The recent incident with CrowdStrike is a big one in computing history. This is the biggest outage that the world has faced without encountering a cyber attack. In order to not face such an unnecessary and easily avoidable issue, we need to set the context right. In the last decade, we have seen a major shift in the adoption of cloud services instead of going infrastructure mode. The incentive is that in order to create your own infrastructure, a lot of capital expenditure is required. The cloud services on the other hand tend to offer flexibility by providing subscription based adoption depending upon your business needs. This has pushed for an overhaul of the business strategies across the world.
The three major cloud services, AWS (from Amazon), Azure (from Microsoft), and GCP (from Google) were and are the major beneficiaries of this approach. Though AWS is still the popular choice, the service sector heavily relies on Microsoft Azure cloud services. Microsoft has seen a major uplift in their image especially in the last decade with their adoption of Linux based operating system in Azure. While Microsoft Azure services are available with these more secure operating systems, the majority of their clusters rely heavily on Windows Server. The service sectors such as banks, airlines, railways, and news media are the most susceptible to get attracted to the ease-of-use operating systems idea and thus end up with subscriptions that include Microsoft Windows or Windows Server.

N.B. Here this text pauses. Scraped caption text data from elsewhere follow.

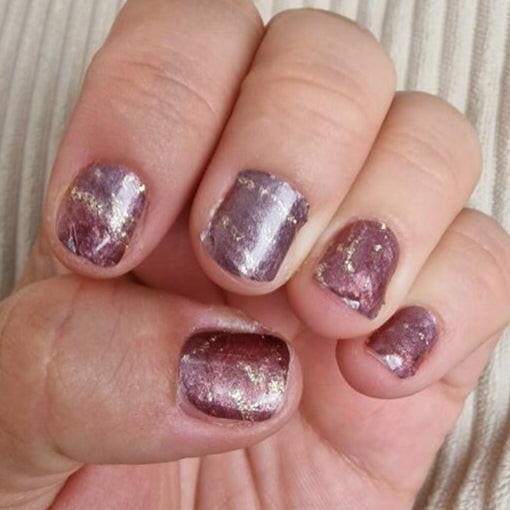 Purple glittery aventurine nail wraps with metallic sparkle finish applied on short nails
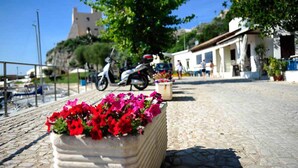 A cobblestone street with a flower planter in the foreground, a scooter parked on the side, and a building with a tower in the background. - Casa Vacanza Circe (Sperlonga)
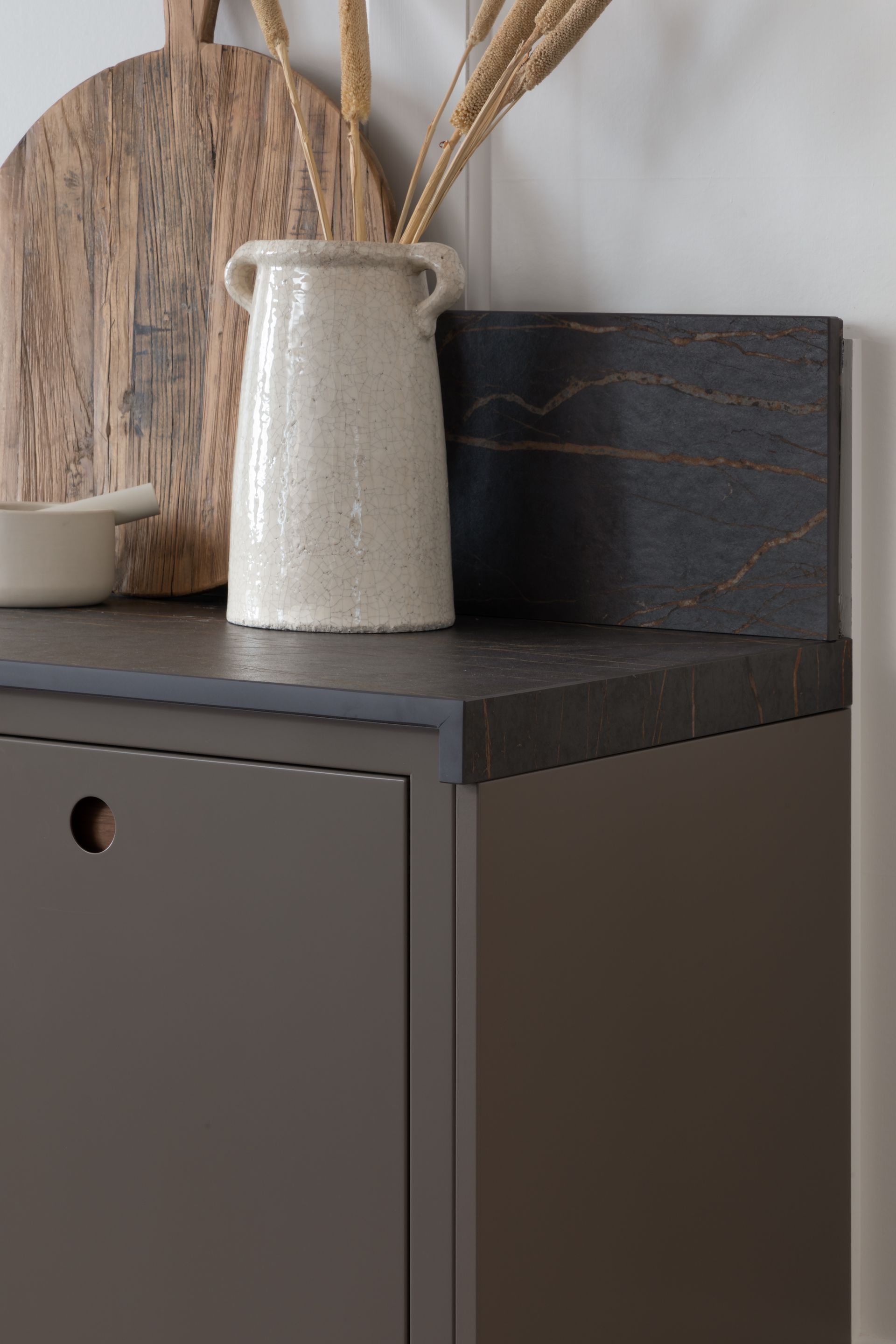 A white ceramic vase with dried grass, a wooden cutting board, and a small bowl sit on a dark, textured kitchen counter.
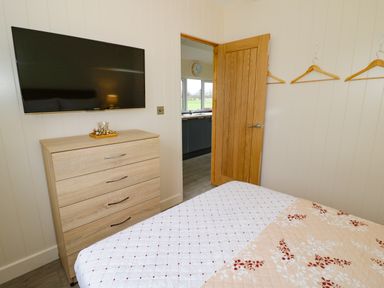 A bedroom with a wooden dresser and wall mounted tv near an open door and three wooden hangers on the wall at Cotswold View 2 in Honeybourne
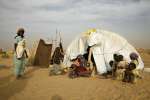 A refugee family from Darfur and their makeshift shelter in eastern Ch...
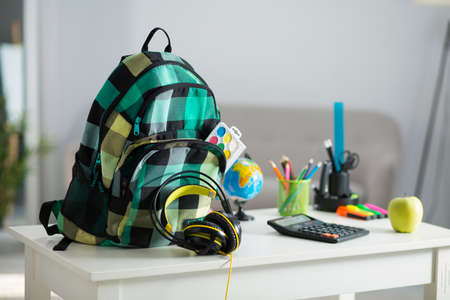 School backpack is in the interior of the apartment. On the desk, stationery and school facilitiesの写真素材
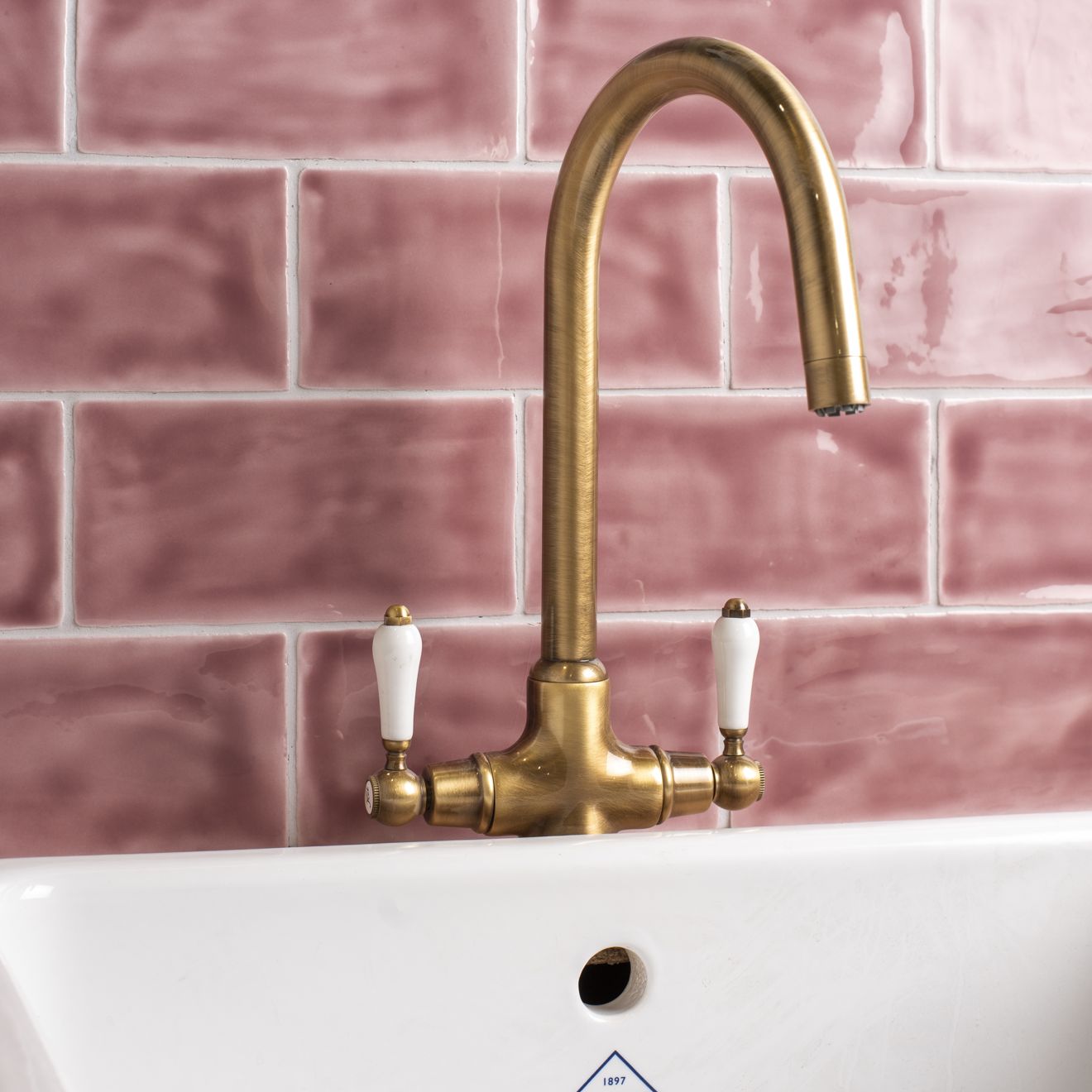 Brass faucet with white ceramic handles set against tayberry brick tile pink tiled backdrop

Now, this does not necessarily mean Microsoft Windows or Windows Server are a bad lot, but it certainly establishes their vulnerability. We have heard some news in the past that Microsoft is going soft on Linux and ready to adopt it in its core. But, the sad part is that the adoption remained secluded to the additional Azure services and Windows subsystems. The change at the kernel level which is the heart and brain of an operating system is something that we haven’t and won’t be seeing too. And, we can’t blame Microsoft for not getting rid of their core product.
The other major factor that I see and that certainly amounts to some accountability are the race at which the release cycles are planned nowadays and the unplanned layoffs that company readily adopts owing to its restructuring ideas. In the current industrial trend, this might get overlooked especially when a bunch of nincompoops are constantly trying to justify every idea that comes out of the mouth of a head of department. Nobody is ready to do a thorough impact analysis on the team dynamics. Instead, these decisions are poorly based on only the financial data of the company. To top that, going GA (or general availability) frequently with a shorthand staff is something that needs a deep dive and introspection especially when this is becoming a fashion in the IT industry.
This is important to understand because how the team works heavily guides the quality of the software that comes out. Speaking from experience, the development and QA teams generally practice a dangerous trend of ignoring the errors or bugs while developing or testing the software. The last minute impact is mostly on documentation teams to either create a knowledge base (KB) article or get the messaging done right for the user interface impact. A special breed of writers known as UX writers carefully analyzes it and guides the development team to put forward the error messages right. This trend is easy and helps the QA team to test better sometimes owing to the fact that the entire team can focus on finding major impacting bugs.
Unfortunately, CrowdStrike had laid off a number of employees in the last year that actually dealt with such scenarios in the name of return to office (or RTO) mandate meaning that those employees who were comfortably working from remote locations and did not wish to return to offices were impacted. This was in fact done in many companies but since CrowdStrike is too big of an organization to fail, the excuse becomes pardonable. Ironically, the impact isn’t.